Definition
In the context of human needs and motivation, secondary refers to needs that are learned or acquired through experience, culture, and social interaction rather than being biologically required for survival. Examples include the need for achievement, recognition, belonging, and self-esteem.
Plain English
Secondary needs are the wants people develop as they grow up and live in society — things like wanting to be respected, to belong, or to succeed.

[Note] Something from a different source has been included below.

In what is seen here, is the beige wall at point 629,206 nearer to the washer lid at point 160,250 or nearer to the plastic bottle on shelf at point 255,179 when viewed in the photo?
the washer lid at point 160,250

They aren't needed to stay alive, but they strongly shape how people behave.
Context Anchor
Seen in instructor training when discussing student motivation, human needs, and why a learner may continue, struggle, or lose interest in training.
Derivation
From the Latin secundus, meaning 'following' or 'second in order.' These needs are called secondary because they come after — and build on top of — the primary (physical survival) needs.
Why Pilots Care
An instructor who understands secondary needs can recognize what's really driving a student — the desire to feel competent, respected, or accepted — and use that to keep the student engaged and motivated through difficult phases of training.
Intuition Check
Do not read secondary as “minor” or “optional.” Here it means “not first-level survival,” but it can still strongly influence learning and motivation.
Example Sentence 1
The instructor recognized that the student's drive to earn her certificate was tied to a secondary need for personal achievement.
Example Sentence 2
Satisfying secondary needs such as a sense of achievement helps a new pilot stay committed through the later stages of training.